The defendants have moved for summary judgment with respect to the plaintiffs' claims, asserting that the individual defendants are entitled to qualified immunity and that the defendant Montgomery County is not liable, as the plaintiffs have failed to identify a municipal policy or custom underlying the constitutional violations asserted by the plaintiffs. (Docket No. 39.)

A. Individual Defendants

The plaintiffs asserted claims against the four individual defendants in both individual capacities and official capacities. ( See Docket No. 1.) As a claim against an individual in his or her official capacity is the equivalent of a claim against the governmental entity that employs him or her, e.g., Matthews v. Jones, 35 F.3d 1046, 1049 (6th Cir. 1994), the plaintiffs' official capacity claims against the individual defendants will be considered as such. With respect to the individual capacity claims, the defendants assert that they are entitled to qualified immunity.

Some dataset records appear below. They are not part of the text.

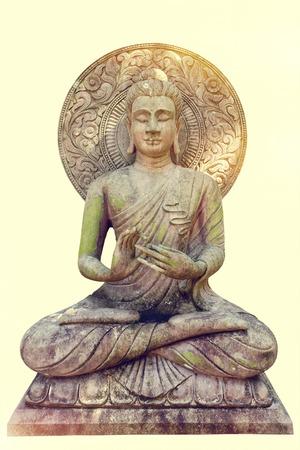Buddha-Statue auf getrenntem Hintergrund Standard-Bild - 62466799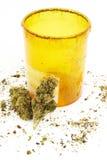 Marijuana cannabislegalisering, den vita bakgrundsstudion, förgiftar Arkivfoton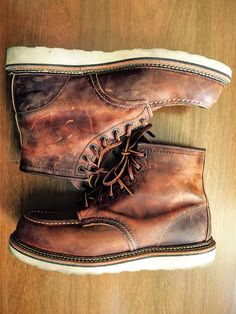 Red Wing Heritage 1907 Moc Boot - Color: Copper Rough and Tough Red Wing Boots, Red Wing Heritage Boots, Red Wing Moc Toe, Fashion Boots, Mens Fashion, Abercrombie Men, Men S Shoes, Beard Styles, Leather Boots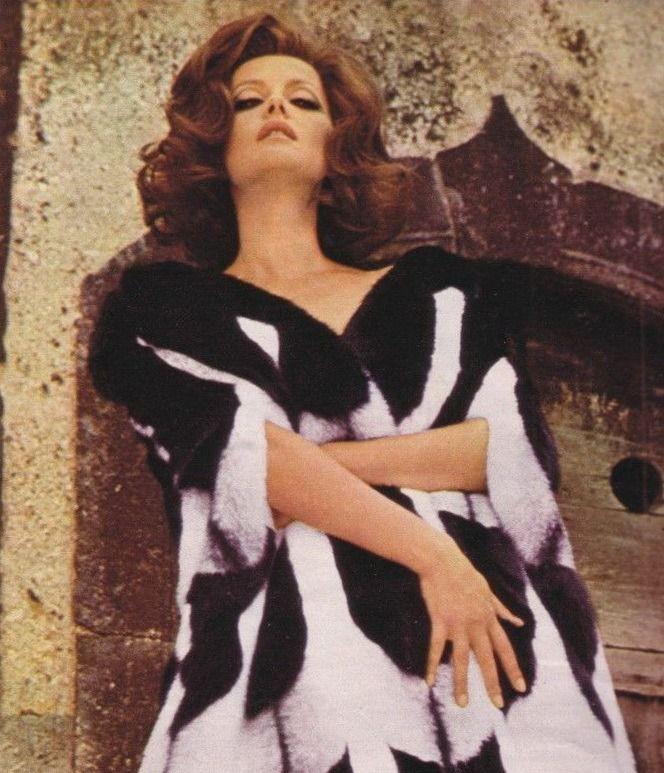 """Virna Lisi we włoskim magazynie """"Oggi"""" w 1968 roku (źródło: domena publiczna)."""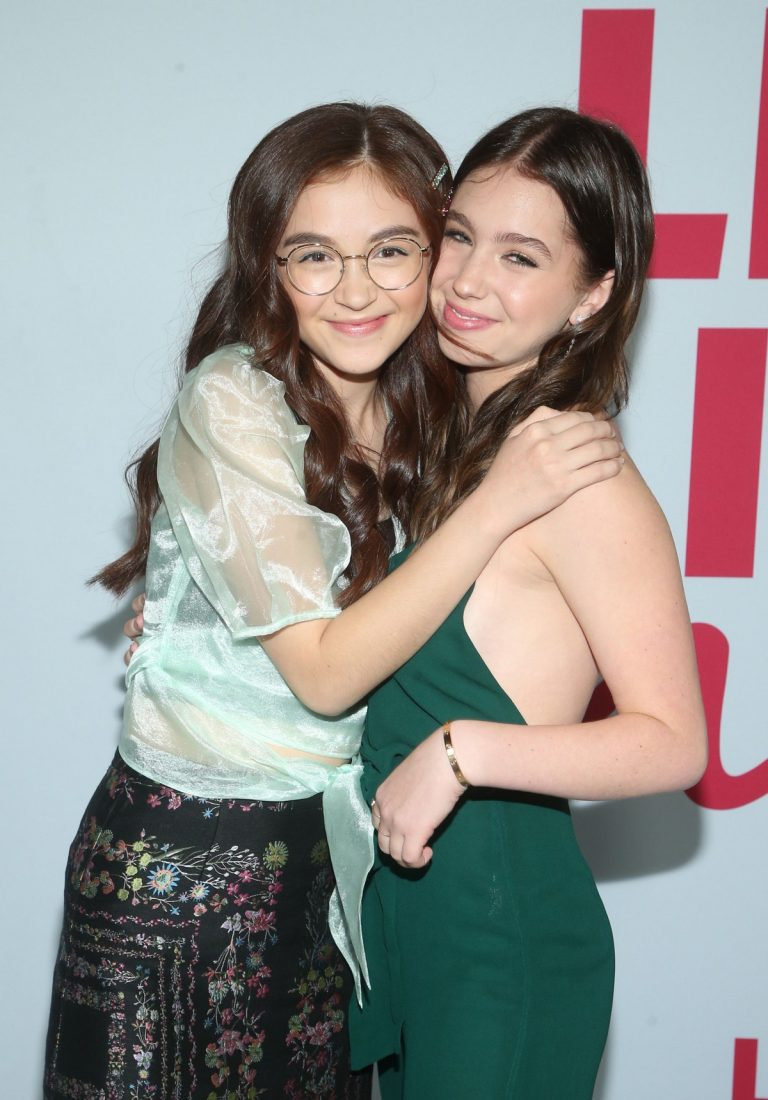Anna Cathcart and Lilia Buckingham at Netflix's 'Let It Snow' Premiere in Los Angeles 2019/11/04 4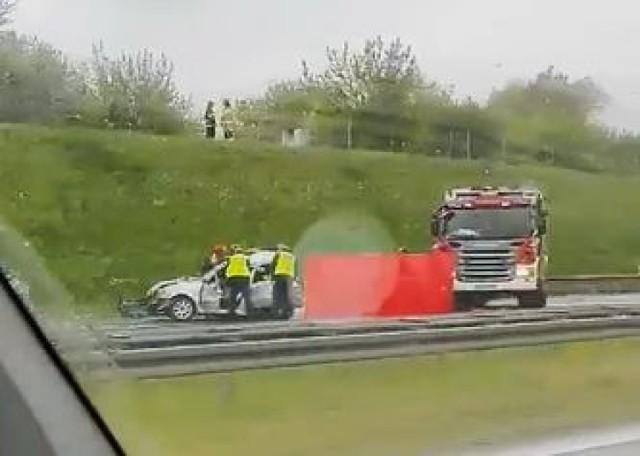 Dwie osoby zginęły w wypadku, do którego doszło w sobotę przed południem na autostradzie A2. Przejdź do kolejnego zdjęcia --->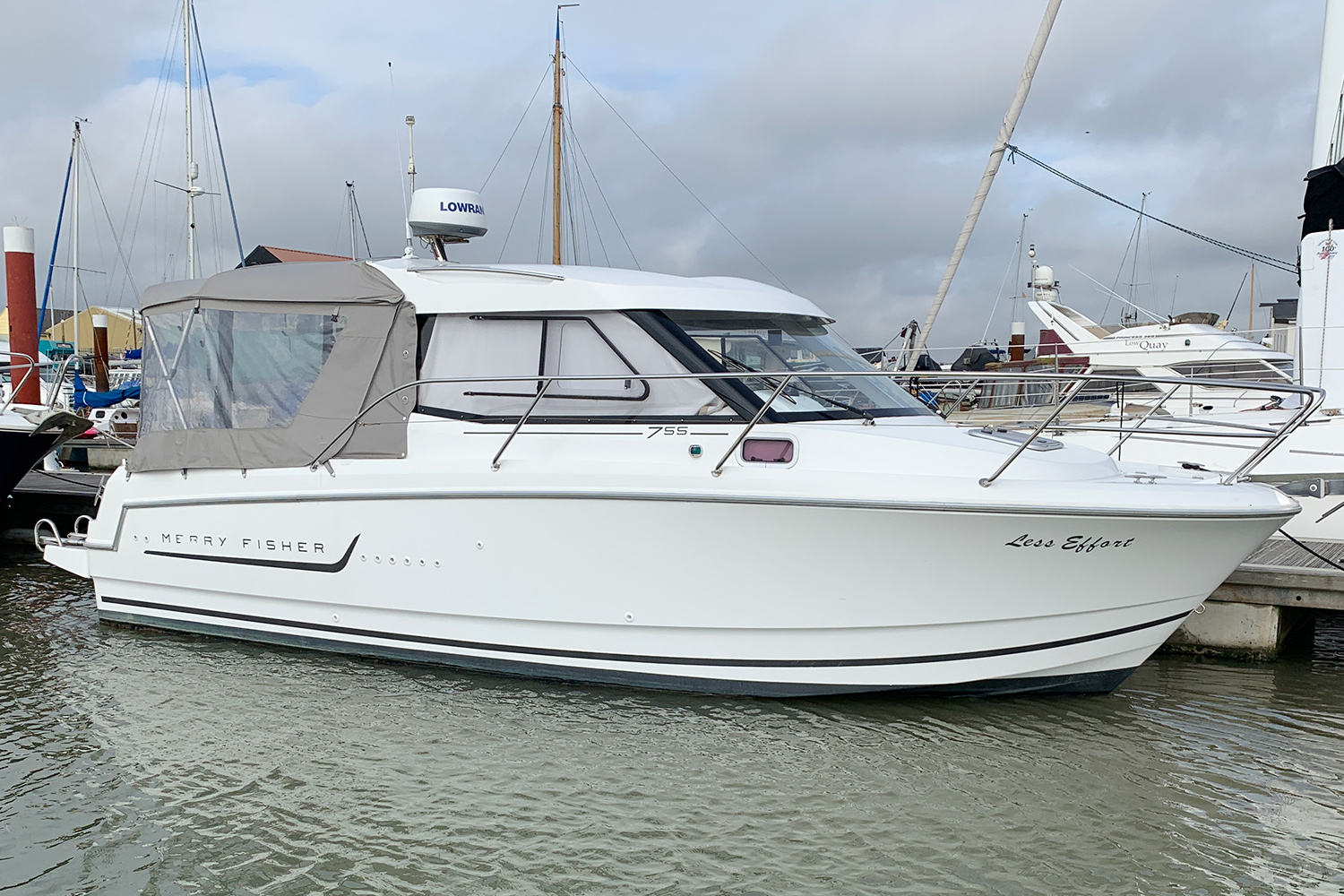 Jeanneau Merry Fisher 755 - on the water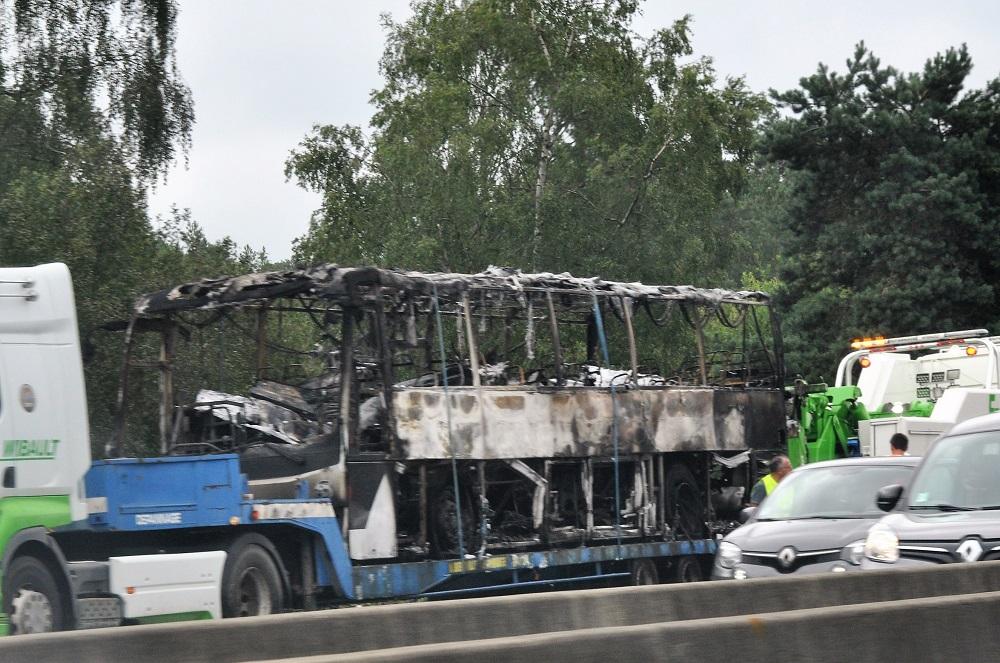 L'autocar à deux niveaux a été entièrement calciné. Ses 42 passagers ont pu être évacués rapidement  et mis à l'abri  -Photo © infoNormandie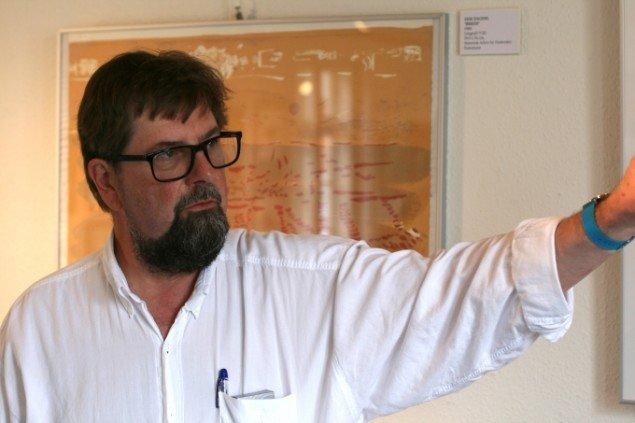 Kurator Hans Vilhelm Bang beretter. Foto: Lasse Juhl Nielsen.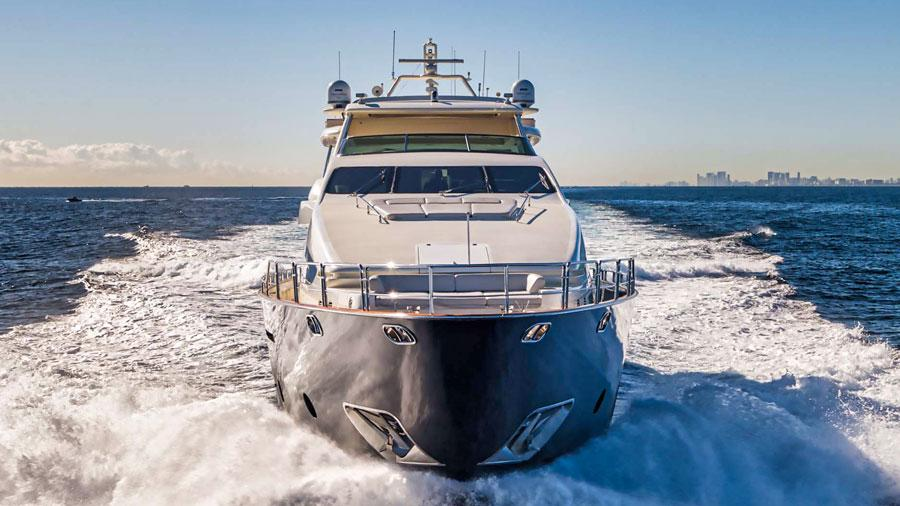 Vivere-luxury-yacht-charter-bow-profile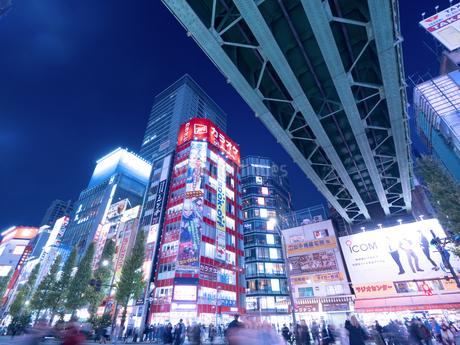 夕暮れの秋葉原電気街の写真素材 [FYI03458598]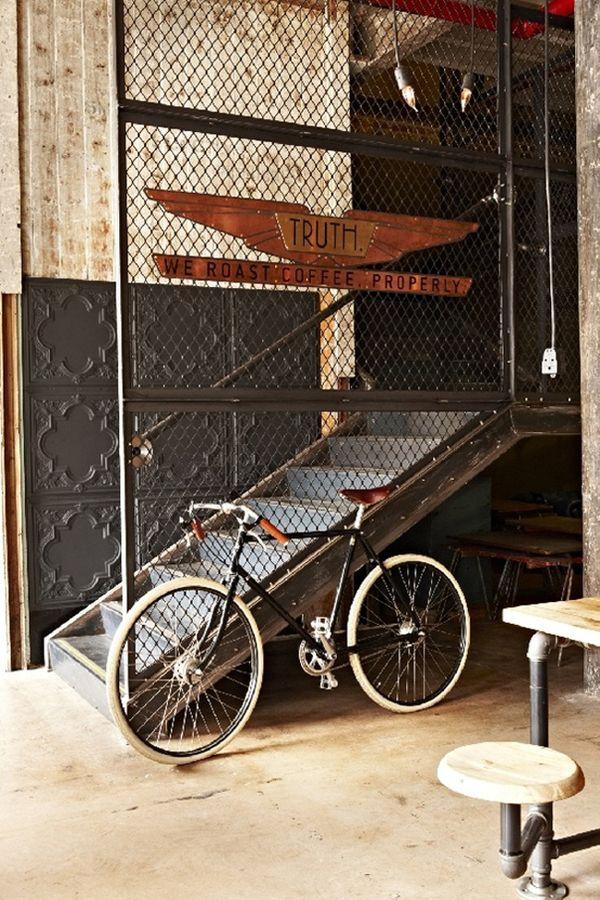 Truth #design #interiores #decoracion #bici #industrial #escaleras #casa #oficina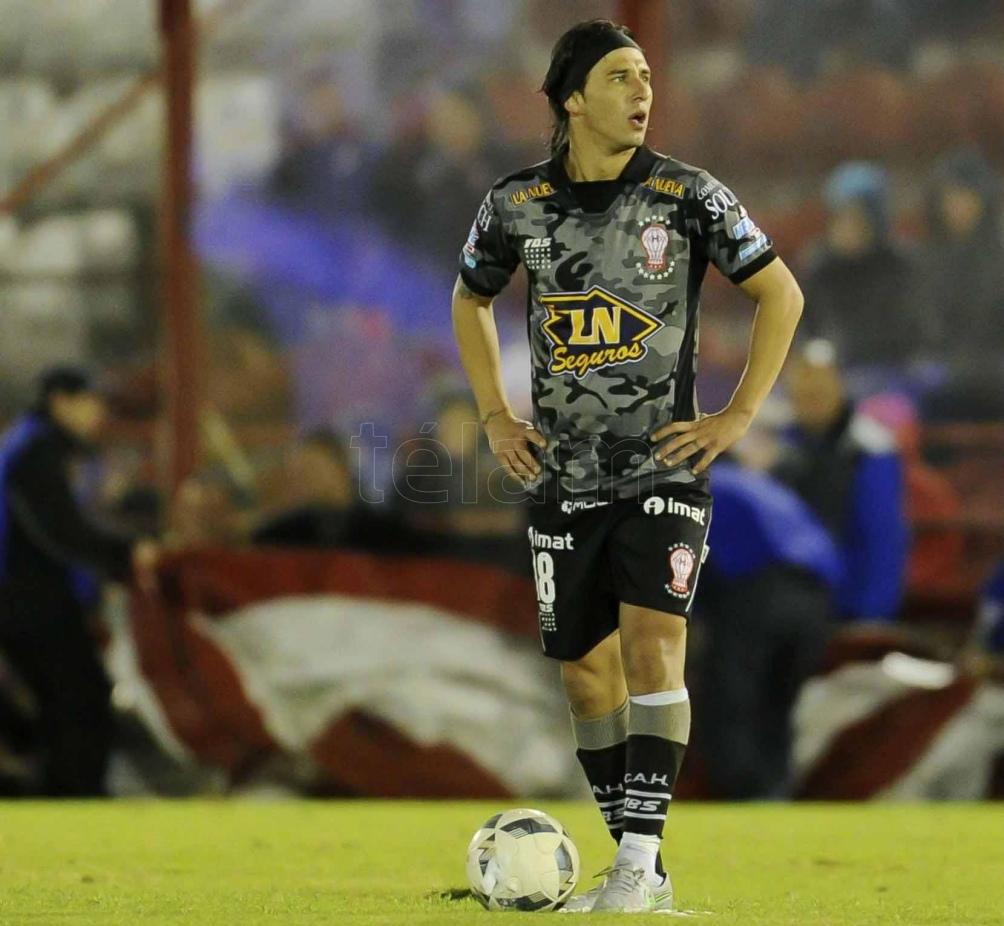 Patricio Toranzo, el líder y la vigencia de un futbolista que se metió en la historia y el corazón de Huracán..Foto-Julián Alvarez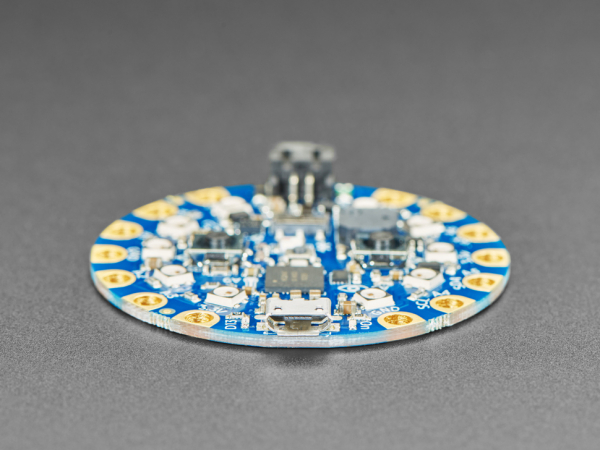 Placa dezvoltare Adafruit Circuit Playground Bluefruit cu BLE [2]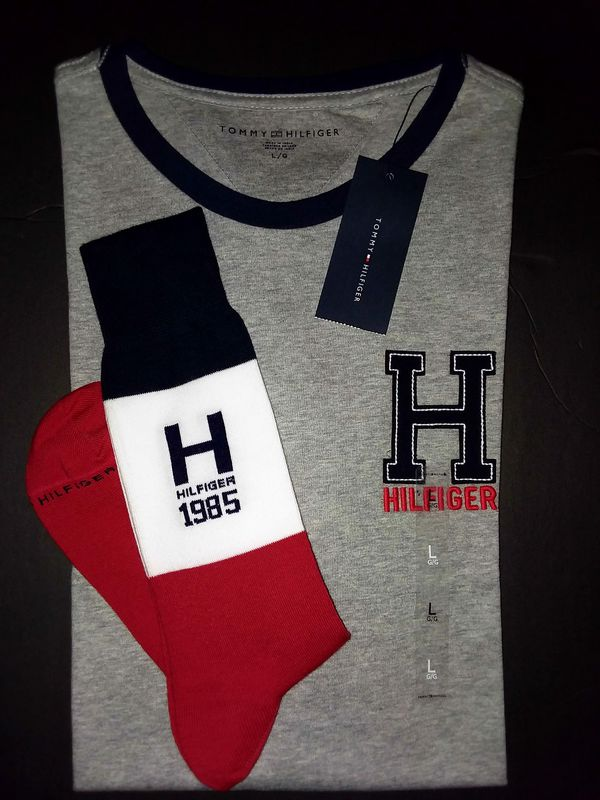893f742911ae TOMMY HILFIGER TEE   MATCHING SOCKS. for Sale in Dallas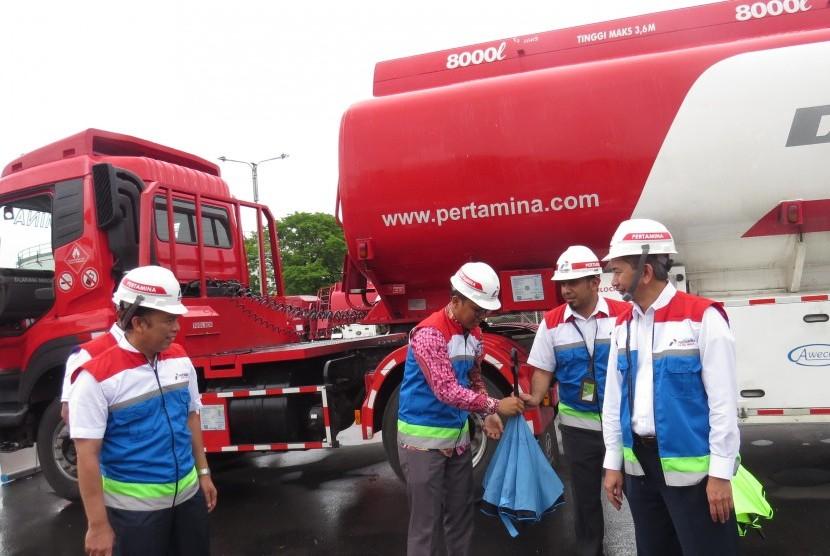 Mobil tangki pengangkut bahan bakar minyak (BBM) berjajar rapi di Terminal BBM Jakarta, beberapa waktu lalu. PT Pertamina Patra Niaga memberikan pelatihan usaha kepada para istri awak mobil tangki, Kamis (14/12), di TBBM Surabaya Group.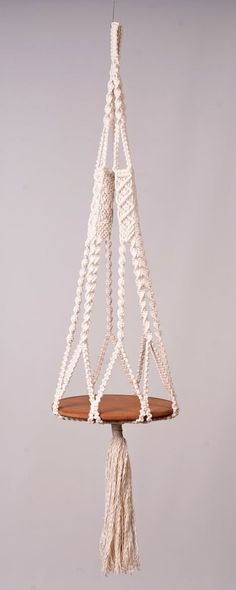 Macrame hanging table or plant hanger in off white, 5 mm cotton Cord, modern, decor home decoration and flower holder, boho shower gift - art - Dekor 2020 Macrame Art, Macrame Projects, Macrame Knots, Macrame Modern, Micro Macrame, Hanging Table, Hanging Plants, Plants Indoor, Art Macramé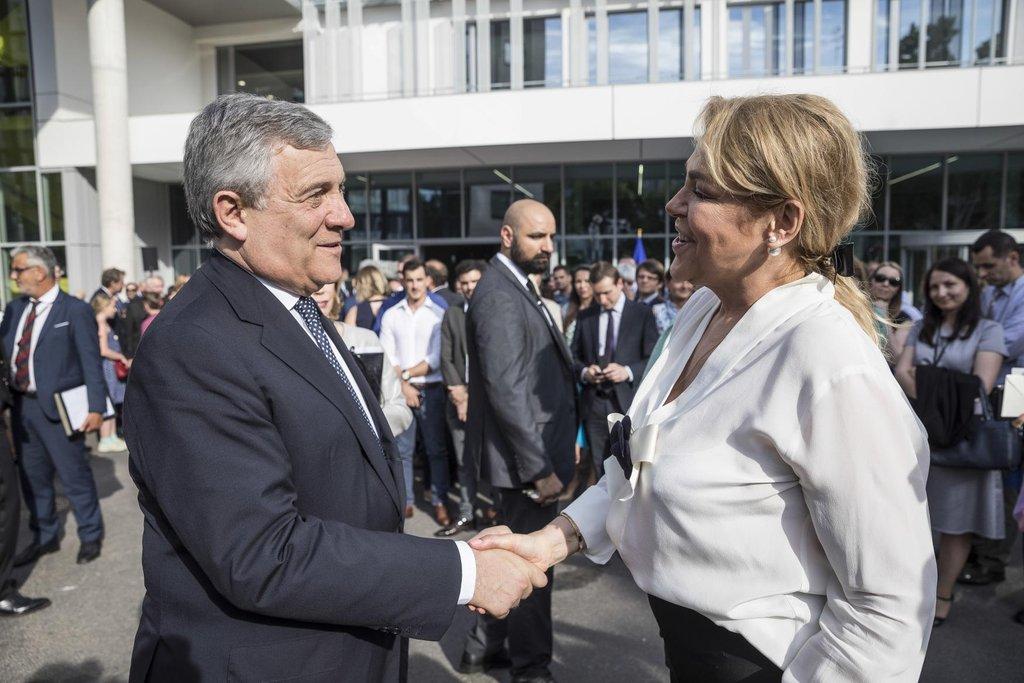 Krátké ceremonie se před budovou zúčastnila také francouzská ministryně pro evropské záležitosti Nathalie Loiseauová, europoslanci, starosta Štrasburku a další hosté.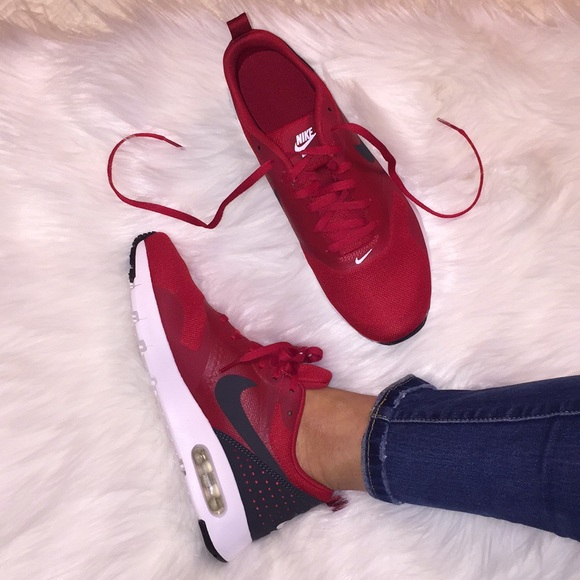 huge selection of 7d1c8 d2976 Nike Air Max Tavas Red Black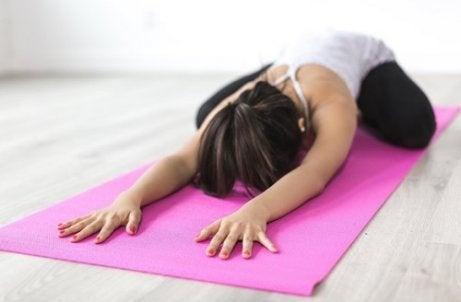 Yoga voor de verlichting van rugpijn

In order to minimize the "general costs of subjecting officials to the risks of trial — distraction of officials from their governmental duties, inhibition of discretionary action, and deterrence of able people from public service," the Supreme Court has recognized qualified immunity as an affirmative defense against an alleged violation of a constitutional right. Harlow v. Fitzgerald, 457 U.S. 800, 815 (1982); Caudill v. Hollan, 431 F.3d 900, 911 (6th Cir. 2005). The Supreme Court has developed a two-part test to determine if the qualified immunity defense is available. See Saucier v. Katz, 533 U.S. 194, 201 (2001); Goad v. Mitchell, 297 F.3d 497, 501 (6th Cir. 2002). The first step requires the court to consider, in the light most favorable to the party asserting the injury, whether the facts alleged show the official's actions violated a constitutional right. Saucier, 533 U.S. at 201 (citing Siegert v. Gilley, 500 U.S. 226, 232 (1991)). The qualified immunity inquiry comes to an end if a constitutional right would not have been violated were the allegations established. Id. The second step in the qualified immunity analysis is to determine whether the violated right was clearly established. Id. When determining whether a right was clearly established, the court must undertake the inquiry "in light of the specific context of the case, not as a broad general proposition." Id. "Qualified immunity [is] defeated if an official 'knew or reasonably should have known that the action he took within his sphere of official responsibility would violate the constitutional rights of the [plaintiff].'" Harlow, 457 U.S. at 815 (quoting Wood v. Strickland, 420 U.S. 308, 322 (1975)) (emphasis original to Harlow).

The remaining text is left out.